例外がティターニアとスプリガンだが、ティターニアと戦う訳にはいかないので当然相手はスプリガンのみとなる。

いくら人型に対して修行をしたとしても今回の敵は姿が違う、つまり基礎となる特訓以外が通じないという事だった。

それにヤチにとっての実戦は今回が初めてでもあった。

妖精郷は基本的にティターニアの力で外敵が進入する事が無い、そしてもしもがあった時はスプリガンが対処をする。

そしてヤチが修行している間にそのもしもの機会は無い、今回もこちらから対処しに行った形になる。

つまり、ヤチが実戦を経験する機会は無く、修行相手が人型であるスプリガンのみしかいなかった事。

その2つが今回、ヤチが邪狼に対して優位に働かなかった理由だとエアリは考えていた。

その上でヤチは初めての四脚、初めての実戦だというのに勝利を収める目前までいっていた。

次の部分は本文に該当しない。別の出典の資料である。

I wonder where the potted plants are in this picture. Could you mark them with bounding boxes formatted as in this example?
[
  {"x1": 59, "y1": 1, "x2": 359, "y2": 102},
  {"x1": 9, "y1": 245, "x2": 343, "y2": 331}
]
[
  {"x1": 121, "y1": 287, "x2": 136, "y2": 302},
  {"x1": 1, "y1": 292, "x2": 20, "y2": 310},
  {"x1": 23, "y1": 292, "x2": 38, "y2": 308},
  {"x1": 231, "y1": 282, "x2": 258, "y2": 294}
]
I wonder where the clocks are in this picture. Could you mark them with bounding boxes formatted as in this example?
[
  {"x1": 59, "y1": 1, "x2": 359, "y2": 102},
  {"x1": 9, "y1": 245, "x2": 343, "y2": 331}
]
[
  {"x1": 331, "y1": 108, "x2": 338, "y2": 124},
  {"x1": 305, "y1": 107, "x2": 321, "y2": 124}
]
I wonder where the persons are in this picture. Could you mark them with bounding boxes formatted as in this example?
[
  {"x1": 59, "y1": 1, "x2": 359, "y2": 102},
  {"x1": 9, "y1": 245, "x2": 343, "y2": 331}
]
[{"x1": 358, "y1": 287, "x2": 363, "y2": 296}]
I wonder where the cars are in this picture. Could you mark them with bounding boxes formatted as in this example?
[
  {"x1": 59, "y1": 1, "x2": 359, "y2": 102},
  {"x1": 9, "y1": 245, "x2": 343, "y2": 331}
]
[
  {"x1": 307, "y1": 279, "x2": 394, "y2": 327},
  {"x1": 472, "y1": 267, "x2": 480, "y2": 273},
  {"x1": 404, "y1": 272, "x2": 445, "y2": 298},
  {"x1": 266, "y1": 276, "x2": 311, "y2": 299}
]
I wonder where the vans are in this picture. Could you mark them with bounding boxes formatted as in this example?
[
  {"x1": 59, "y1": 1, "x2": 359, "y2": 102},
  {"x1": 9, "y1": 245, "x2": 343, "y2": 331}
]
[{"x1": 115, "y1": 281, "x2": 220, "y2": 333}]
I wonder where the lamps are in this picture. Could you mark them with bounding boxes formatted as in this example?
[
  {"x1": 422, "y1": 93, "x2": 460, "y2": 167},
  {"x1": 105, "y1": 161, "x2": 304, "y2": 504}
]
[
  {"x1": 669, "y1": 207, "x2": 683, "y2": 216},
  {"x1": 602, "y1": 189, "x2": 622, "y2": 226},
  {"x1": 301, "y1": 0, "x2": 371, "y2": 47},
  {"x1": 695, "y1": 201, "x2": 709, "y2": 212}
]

「だから後は経験だと思うわ、そうすればスプリガン様にも匹敵する実力がつくに違いない」


「そうかな?」


「そうよ、姉である私が言うんだから」


エアリはヤチを慰める様に言った、結局の所それが目的なのだ。

ヤチはまだ幼い、エアリもそう年が離れている訳ではないが。

それでもエアリはヤチより年上であり姉なのだ、ならば姉がする事は弟を元気づける事である。

そしてヤチもそんな姉の心意気を感じ、元気が湧いてくるのだった。

今回はダメだったかもしれない、それなら次があるのだ。

ヤチは次の機会への闘志を燃やし、より修行に打ち込む事を決意するのだった。

その次の機会が、そう遠い物だとは知らずに。